## [Text passage]
Below is a video of the camera-orientation system (the head-mount device is not shown). First, it moves the camera in all three single axes (vertical, horizontal, and longitudinal) with an amplitude of about 30 degrees. Next it moves simultaneously around all three axes with an amplitude of about 19 degrees. Then it performs fast movements around the vertical axis at 1000 degrees/second and also high dynamic movements around all axes. Finally, the system reproduces natural human eye movements based on data from an eye-tracking system." (source)

Wednesday, July 22, 2009

Telegaze update

Remember the TeleGaze robot developed by Hemin Omer which I wrote about last September? Today there is a new video available showing an updated interface which appears to be somewhat improved, no further information is available.
Update: The new version includes an automatic "person-following" mode which can be turned on or off through the interface. See video below

Friday, May 1, 2009

Gaze Controlled Driving

This is the paper on using eye trackers for remote robot navigation I had accepted for the CHI09 conference. It has now appeared on the ACM website. Note that the webcam tracker referred to in the paper is the ITU Gaze Tracker in an earlier incarnation. The main issue while using it is that head movements affect the gaze position and creates an offset. This is easier to correct and counterbalance on a static background than moving image (while driving!)

Abstract
"We investigate if the gaze (point of regard) can control a remote vehicle driving on a racing track. Five different input devices (on-screen buttons, mouse-pointing low-cost webcam eye tracker and two commercial eye tracking systems) provide heading and speed control on the scene view transmitted from the moving robot. Gaze control was found to be similar to mouse control. This suggests that robots and wheelchairs may be controlled ―hands-free‖ through gaze. Low precision gaze tracking and image transmission delays had noticeable effect on performance."

## [Data shown]
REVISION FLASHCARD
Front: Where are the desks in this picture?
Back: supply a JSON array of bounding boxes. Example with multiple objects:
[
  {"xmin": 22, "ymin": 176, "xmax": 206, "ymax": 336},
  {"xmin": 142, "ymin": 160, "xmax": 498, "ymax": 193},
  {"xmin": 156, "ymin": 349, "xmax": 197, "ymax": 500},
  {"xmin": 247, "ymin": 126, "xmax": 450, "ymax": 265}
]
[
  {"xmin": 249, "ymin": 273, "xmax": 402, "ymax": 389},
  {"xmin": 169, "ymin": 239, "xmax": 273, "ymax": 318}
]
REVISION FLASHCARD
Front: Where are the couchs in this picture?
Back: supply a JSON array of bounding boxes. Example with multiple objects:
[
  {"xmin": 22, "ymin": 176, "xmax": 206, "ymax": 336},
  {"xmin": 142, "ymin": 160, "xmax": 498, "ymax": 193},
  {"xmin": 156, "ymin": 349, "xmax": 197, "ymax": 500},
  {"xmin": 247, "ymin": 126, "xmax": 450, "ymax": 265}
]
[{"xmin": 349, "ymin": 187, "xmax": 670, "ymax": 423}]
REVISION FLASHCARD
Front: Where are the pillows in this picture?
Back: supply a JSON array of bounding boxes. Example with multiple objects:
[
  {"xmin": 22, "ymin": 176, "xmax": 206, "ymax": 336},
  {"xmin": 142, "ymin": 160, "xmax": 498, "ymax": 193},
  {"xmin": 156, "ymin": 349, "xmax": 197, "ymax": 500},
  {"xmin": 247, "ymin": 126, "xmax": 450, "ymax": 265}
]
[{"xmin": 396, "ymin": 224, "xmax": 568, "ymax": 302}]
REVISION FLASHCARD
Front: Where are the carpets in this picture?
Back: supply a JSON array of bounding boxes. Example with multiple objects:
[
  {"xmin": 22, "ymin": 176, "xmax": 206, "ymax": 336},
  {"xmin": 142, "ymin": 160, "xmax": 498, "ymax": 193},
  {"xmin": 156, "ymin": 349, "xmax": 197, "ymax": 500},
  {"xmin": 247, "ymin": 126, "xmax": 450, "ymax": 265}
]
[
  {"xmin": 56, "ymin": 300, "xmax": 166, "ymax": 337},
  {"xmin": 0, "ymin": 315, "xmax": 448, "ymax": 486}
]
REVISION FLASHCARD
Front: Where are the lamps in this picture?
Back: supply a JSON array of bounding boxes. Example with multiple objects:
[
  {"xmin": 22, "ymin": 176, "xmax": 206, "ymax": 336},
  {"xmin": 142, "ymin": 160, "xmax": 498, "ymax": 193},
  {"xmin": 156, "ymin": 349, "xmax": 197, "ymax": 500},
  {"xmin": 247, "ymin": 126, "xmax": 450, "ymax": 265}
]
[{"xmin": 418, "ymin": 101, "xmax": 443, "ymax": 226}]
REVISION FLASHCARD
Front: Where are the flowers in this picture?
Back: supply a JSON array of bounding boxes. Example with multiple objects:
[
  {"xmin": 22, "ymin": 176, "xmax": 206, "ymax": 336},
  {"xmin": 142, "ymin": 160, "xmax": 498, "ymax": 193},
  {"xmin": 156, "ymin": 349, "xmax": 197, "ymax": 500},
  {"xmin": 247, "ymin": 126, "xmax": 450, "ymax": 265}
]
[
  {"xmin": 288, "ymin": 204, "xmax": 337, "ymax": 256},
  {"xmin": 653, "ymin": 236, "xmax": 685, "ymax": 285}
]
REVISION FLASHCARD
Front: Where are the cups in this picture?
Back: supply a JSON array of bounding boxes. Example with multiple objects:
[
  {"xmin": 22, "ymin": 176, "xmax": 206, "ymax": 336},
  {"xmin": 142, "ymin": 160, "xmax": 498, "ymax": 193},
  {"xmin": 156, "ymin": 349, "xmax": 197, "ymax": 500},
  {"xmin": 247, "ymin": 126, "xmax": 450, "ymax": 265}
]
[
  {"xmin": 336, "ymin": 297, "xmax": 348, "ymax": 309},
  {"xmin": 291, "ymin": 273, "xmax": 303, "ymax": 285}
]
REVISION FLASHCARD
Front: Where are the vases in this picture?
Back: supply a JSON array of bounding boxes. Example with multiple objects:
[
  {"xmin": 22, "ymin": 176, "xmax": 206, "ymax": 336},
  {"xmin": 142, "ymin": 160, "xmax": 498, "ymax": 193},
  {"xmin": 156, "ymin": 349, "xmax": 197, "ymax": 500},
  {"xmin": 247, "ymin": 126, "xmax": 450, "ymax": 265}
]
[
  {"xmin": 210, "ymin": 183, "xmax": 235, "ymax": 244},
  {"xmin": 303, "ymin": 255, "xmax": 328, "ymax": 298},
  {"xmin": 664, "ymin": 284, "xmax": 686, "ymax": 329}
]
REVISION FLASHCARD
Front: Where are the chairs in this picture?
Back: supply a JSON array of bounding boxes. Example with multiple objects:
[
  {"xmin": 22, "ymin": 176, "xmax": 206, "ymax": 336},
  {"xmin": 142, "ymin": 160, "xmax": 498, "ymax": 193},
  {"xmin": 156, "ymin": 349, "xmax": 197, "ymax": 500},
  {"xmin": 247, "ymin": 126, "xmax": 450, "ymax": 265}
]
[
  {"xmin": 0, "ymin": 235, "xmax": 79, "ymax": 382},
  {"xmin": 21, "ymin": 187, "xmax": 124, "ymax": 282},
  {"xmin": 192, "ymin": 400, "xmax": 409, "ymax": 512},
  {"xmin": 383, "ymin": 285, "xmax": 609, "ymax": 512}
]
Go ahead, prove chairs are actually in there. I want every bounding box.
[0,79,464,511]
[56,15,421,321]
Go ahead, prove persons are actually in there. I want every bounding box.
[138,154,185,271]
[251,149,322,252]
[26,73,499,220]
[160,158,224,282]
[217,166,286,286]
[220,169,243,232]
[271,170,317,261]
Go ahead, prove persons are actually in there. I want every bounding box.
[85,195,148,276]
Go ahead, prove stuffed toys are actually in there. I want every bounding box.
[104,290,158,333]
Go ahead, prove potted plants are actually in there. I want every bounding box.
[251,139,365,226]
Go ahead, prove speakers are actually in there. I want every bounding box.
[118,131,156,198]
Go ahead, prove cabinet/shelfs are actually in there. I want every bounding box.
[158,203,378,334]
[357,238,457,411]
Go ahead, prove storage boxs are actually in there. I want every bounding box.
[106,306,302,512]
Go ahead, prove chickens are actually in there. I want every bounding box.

## [Tasks]
**A.** Repeat everything in the blog posts on gaze tracking from "Remember the TeleGaze" down to "information is available.".
**B.** Translate this sentence from the blog posts on gaze tracking into Spanish: "Gaze control was found to be similar to mouse control."
**C.** Pick up the blog posts on gaze tracking after their final sentence and continue writing them.

## [Task answers]
**A.**
Remember the TeleGaze robot developed by Hemin Omer which I wrote about last September? Today there is a new video available showing an updated interface which appears to be somewhat improved, no further information is available.

**B.** Se encontró que el control con la mirada era similar al control con el ratón.

**C.**
  • Tall, M., Alapetite, A., San Agustin, J., Skovsgaard, H. H., Hansen, J. P., Hansen, D. W., and Møllenbach, E. 2009. Gaze-controlled driving. In Proceedings of the 27th international Conference Extended Abstracts on Human Factors in Computing Systems (Boston, MA, USA, April 04 - 09, 2009). CHI EA '09. ACM, New York, NY, 4387-4392. DOI= http://doi.acm.org/10.1145/1520340.1520671

Monday, November 24, 2008

Our gaze controlled robot on the DR News

The Danish National Television "TV-Avisen" episode on our gaze controlled robot was broadcasted Friday 22nd November for the nine o´ clock news. Alternative versions (resolution) of the video clip can be found at the DR site.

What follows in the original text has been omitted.